*ACTIVITIES:*
**a.** Update the passage on the step up in basis by rewriting it from "Tax laws also" to "would be $5,000.", inclusive, with "heirs" replaced by "beneficiaries".
**b.** Take the passage on the step up in basis further, continuing it after its last sentence.

*STUDY TEXT:*

*****

The term “basis” constitutes a critical concept in income tax law, yet one that’s difficult to grasp. Add to that what’s known as the step up in basis that results at death.
Let’s explore this issue in the context of two hypothetical clients I call Bill and Carole. Carole told me she and Bill had heard about a new way of providing for a double step up in basis if their trusts are drafted with that in mind. “What in the world is that?” she asked.
Let’s say Bill and Carole purchased shares of stock many years ago for $10,000. They also bought their home for $200,000. If they cash in that stock at its present value of $15,000 or sell their house at its fair market value of $350,000, they’ll realize a gain of $5,000 on the stock and $150,000 on the house. Those gains are subject to income tax. Disregarding any applicable exemptions, the combined federal and state tax on the gain will be approximately $1,000 on the stock and $30,000 on the home.
Tax laws also provide, however, that upon a taxpayer’s death — let’s say Carole in this case — the tax basis of an asset that’s unsold and in the deceased taxpayer’s estate will receive a “step up” in basis so the person inheriting the asset receives the asset with a tax basis equal to the fair market value of the asset as of the date of the taxpayer’s death. More specifically, Carole’s half interest in the stock portfolio is valued at $7,500 at her death. The tax basis for capital gain tax purposes in the hands of her heirs is, then, $7,500. Without the step up, the basis would be $5,000.

*****

*Free-text descriptions of objects:*
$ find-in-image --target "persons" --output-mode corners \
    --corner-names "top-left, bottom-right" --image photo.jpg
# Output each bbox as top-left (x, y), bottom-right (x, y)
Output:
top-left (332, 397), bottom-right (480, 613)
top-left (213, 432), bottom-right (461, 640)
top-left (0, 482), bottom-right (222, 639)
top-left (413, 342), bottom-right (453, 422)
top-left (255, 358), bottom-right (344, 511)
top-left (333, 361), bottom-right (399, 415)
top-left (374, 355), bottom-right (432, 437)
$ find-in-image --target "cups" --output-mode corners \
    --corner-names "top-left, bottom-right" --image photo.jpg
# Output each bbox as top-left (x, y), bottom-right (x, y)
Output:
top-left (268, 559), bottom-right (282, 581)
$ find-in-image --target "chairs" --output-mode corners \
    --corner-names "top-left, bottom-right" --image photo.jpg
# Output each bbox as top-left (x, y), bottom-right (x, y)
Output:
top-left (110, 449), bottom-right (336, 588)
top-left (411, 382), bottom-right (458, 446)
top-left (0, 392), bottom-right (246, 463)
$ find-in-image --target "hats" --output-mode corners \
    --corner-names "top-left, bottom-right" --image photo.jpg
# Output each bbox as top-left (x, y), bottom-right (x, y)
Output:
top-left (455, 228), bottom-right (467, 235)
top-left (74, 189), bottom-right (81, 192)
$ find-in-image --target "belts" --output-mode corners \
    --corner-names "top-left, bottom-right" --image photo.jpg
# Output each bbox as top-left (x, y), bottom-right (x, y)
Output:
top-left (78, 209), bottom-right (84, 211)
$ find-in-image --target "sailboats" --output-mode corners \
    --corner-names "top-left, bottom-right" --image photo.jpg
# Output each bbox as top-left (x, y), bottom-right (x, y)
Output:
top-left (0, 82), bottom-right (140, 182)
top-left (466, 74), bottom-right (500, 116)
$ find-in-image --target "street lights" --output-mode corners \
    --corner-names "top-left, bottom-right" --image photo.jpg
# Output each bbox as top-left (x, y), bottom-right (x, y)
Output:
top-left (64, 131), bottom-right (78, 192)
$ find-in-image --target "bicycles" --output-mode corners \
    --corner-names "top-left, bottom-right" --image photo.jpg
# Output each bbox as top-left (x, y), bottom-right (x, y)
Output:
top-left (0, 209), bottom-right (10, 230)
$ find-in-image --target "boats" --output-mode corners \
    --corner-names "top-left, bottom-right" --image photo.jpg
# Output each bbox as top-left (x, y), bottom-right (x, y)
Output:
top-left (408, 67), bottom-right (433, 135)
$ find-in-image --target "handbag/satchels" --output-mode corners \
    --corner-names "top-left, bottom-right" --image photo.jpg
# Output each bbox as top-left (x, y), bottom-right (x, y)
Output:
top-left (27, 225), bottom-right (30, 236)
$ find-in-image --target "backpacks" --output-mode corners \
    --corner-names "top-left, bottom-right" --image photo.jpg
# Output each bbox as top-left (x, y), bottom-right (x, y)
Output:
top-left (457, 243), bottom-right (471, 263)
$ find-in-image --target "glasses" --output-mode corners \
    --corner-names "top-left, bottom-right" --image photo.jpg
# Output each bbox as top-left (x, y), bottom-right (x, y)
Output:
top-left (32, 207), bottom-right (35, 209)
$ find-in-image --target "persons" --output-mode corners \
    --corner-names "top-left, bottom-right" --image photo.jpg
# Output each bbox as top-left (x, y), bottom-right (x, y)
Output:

*****

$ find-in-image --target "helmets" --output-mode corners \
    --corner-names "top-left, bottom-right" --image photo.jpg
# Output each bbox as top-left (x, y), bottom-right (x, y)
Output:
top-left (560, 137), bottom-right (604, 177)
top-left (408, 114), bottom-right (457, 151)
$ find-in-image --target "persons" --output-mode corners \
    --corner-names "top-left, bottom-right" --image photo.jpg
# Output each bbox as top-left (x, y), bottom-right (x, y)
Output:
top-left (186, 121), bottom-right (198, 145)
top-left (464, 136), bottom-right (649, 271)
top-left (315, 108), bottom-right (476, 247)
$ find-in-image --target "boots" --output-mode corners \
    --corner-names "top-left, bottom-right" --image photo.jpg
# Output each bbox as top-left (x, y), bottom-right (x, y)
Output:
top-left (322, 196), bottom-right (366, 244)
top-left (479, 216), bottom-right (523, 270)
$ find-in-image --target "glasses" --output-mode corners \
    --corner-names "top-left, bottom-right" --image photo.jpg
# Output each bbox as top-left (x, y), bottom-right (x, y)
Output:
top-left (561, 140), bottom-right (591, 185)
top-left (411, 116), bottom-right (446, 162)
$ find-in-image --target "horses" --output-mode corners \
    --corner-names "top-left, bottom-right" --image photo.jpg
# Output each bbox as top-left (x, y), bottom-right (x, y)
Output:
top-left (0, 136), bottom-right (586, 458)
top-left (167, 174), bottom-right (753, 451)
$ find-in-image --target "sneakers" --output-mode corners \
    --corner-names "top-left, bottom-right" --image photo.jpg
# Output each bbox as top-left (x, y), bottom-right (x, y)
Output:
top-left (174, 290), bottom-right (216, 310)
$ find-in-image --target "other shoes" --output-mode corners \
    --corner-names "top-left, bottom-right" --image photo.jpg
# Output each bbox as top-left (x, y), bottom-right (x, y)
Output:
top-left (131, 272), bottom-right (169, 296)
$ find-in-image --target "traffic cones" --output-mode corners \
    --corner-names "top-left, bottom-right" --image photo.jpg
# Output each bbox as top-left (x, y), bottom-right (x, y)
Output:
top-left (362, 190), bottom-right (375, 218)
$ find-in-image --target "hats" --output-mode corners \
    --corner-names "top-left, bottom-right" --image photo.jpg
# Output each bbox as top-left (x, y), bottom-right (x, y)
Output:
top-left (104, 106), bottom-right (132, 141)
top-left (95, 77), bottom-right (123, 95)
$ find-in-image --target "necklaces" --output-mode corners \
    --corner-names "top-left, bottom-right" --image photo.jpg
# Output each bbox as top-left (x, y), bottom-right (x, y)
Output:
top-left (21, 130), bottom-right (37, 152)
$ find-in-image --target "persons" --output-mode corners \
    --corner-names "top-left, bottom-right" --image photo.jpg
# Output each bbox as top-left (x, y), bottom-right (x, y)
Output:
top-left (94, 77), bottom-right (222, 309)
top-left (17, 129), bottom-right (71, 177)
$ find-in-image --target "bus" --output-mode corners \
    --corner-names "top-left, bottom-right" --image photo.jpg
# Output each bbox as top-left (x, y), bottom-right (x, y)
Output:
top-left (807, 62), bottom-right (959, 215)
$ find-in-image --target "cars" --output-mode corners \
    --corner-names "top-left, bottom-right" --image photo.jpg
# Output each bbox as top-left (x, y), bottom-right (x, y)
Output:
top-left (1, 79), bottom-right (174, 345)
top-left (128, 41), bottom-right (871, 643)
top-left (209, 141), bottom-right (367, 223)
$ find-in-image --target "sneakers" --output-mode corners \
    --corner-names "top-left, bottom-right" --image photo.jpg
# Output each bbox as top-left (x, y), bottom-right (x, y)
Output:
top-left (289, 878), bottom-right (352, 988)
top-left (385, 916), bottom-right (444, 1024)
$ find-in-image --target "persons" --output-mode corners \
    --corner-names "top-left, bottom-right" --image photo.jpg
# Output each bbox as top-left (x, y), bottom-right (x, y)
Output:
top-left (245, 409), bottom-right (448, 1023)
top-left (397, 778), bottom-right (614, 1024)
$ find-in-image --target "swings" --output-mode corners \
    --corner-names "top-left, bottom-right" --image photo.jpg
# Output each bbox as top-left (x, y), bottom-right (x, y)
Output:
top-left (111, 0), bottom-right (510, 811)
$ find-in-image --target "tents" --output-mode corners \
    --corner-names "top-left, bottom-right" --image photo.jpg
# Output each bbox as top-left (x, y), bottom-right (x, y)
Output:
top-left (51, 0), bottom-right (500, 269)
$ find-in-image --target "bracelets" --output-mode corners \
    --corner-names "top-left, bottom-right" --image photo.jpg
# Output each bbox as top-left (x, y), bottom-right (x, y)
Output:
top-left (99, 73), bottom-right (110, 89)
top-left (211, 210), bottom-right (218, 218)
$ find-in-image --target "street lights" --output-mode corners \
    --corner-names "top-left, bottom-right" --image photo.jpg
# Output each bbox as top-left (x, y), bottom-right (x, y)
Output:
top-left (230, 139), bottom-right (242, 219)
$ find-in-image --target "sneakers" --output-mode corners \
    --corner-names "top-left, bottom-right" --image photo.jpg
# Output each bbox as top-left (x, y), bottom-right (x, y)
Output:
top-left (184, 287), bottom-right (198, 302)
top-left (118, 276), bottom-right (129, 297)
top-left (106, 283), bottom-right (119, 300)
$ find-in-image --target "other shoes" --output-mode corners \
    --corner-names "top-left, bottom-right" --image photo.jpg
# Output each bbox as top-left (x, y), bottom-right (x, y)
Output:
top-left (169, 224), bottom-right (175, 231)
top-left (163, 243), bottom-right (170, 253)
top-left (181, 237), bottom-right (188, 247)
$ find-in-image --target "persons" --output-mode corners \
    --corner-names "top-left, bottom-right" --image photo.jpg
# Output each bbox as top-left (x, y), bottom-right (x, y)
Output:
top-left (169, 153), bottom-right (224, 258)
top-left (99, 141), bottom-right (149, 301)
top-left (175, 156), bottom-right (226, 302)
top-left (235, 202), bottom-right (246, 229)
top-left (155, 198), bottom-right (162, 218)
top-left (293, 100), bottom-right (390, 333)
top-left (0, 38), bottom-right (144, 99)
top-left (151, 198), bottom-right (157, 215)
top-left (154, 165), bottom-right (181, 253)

*****

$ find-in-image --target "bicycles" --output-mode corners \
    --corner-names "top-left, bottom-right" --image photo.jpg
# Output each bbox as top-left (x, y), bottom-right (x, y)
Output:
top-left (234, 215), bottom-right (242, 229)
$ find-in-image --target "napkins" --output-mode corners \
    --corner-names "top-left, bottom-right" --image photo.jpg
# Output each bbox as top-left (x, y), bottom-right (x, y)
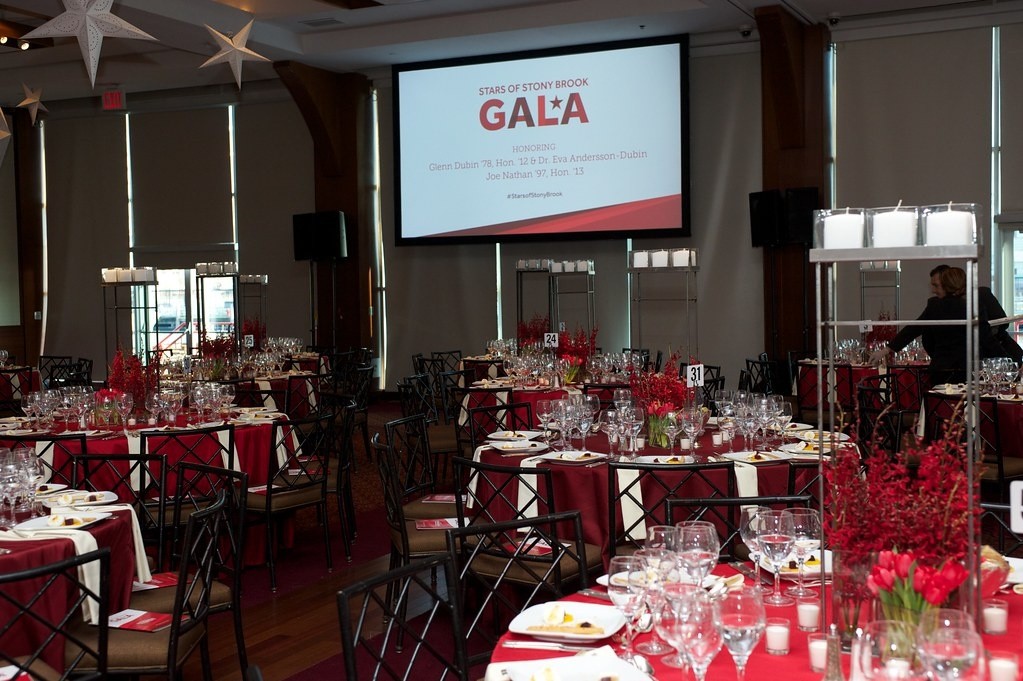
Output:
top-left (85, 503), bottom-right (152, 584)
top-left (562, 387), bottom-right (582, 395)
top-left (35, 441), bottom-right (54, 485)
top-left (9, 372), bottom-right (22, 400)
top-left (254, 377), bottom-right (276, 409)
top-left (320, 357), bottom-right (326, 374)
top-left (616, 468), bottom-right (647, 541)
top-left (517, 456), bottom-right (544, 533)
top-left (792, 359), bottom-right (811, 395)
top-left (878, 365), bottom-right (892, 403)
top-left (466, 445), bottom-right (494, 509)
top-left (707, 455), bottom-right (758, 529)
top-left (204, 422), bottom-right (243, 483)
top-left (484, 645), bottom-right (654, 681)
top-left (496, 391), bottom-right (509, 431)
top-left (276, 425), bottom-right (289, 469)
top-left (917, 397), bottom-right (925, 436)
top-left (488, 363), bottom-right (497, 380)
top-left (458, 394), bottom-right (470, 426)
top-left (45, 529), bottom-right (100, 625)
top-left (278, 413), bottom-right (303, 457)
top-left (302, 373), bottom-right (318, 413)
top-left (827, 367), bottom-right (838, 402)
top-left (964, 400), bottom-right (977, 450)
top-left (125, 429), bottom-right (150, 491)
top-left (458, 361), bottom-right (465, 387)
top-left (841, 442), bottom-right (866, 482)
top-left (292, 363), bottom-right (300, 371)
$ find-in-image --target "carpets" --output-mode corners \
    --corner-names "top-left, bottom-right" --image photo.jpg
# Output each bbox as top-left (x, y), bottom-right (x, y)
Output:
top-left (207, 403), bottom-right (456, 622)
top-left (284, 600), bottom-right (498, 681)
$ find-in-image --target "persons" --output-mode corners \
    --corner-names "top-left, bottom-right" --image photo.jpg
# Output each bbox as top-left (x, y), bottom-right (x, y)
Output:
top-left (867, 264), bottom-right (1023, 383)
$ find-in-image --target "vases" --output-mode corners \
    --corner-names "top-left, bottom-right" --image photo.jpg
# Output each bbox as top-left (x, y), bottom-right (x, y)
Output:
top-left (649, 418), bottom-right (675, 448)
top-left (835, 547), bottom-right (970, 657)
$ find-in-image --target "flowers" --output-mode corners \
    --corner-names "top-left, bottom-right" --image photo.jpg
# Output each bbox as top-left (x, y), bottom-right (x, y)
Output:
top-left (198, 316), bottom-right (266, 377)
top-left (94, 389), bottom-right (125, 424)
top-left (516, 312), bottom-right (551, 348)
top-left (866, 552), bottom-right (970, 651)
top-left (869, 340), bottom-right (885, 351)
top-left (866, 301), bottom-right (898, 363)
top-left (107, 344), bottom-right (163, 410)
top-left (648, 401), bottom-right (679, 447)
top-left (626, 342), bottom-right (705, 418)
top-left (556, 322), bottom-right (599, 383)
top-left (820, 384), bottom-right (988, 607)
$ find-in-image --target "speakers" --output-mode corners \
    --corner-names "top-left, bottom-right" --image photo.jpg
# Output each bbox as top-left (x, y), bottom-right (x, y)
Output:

*****

*ANSWERS TO THE EXERCISE:*
**a.**
Tax laws also provide, however, that upon a taxpayer’s death — let’s say Carole in this case — the tax basis of an asset that’s unsold and in the deceased taxpayer’s estate will receive a “step up” in basis so the person inheriting the asset receives the asset with a tax basis equal to the fair market value of the asset as of the date of the taxpayer’s death. More specifically, Carole’s half interest in the stock portfolio is valued at $7,500 at her death. The tax basis for capital gain tax purposes in the hands of her beneficiaries is, then, $7,500. Without the step up, the basis would be $5,000.

**b.**
This is a clear tax advantage for those heirs. When Bill later dies, his heirs also will receive a step up in basis on his half interest in that asset because it’s passed on rather than sold before his death.
Now there’s even yet another quirk to add to this already complicated mix. Assume Bill lives a number of years after Carole’s death. When Bill dies, the heirs — the children in this family’s case — will receive both halves of the asset. Carole’s half will carry a basis of the fair market value as of Carole’s date of death. According to our earlier calculations, the basis of that stock is $7,500. If the stock has then appreciated, which we all anticipate it will, there will be gain to recognize and tax to be paid when and if the children sell it.
Bill’s half, on the other hand, will pass to the children with a basis of its fair market value as of Bill’s death. Let’s assume the date-of-death value of Bill’s half is $10,000. When the stock is sold by the heirs, half will have a basis of $7,500 and the other half $10,000.
Carole’s question to me was whether there’s a way to get a second step up so the entire portfolio carries a basis of $20,000 at Bill’s death. Wouldn’t that be nice? Given our assumption the value of the portfolio is then $20,000, there’d be no gain to recognize.
My answer to Carole was a qualified “yes.”
If Bill, at Carole’s death, had inherited her half of the stock, then the entire thing would get a step up at Bill’s subsequent death. But Bill and Carole have a trust that hold’s Carole’s half so that while Bill has access to it during his life, it doesn’t belong to him. The result is only one step up. For important estate tax and creditor protection reasons, it’s the better practice to separate ownership at Carole’s death. The loss of a second step up has long been a disadvantage in such non-community property states as Colorado.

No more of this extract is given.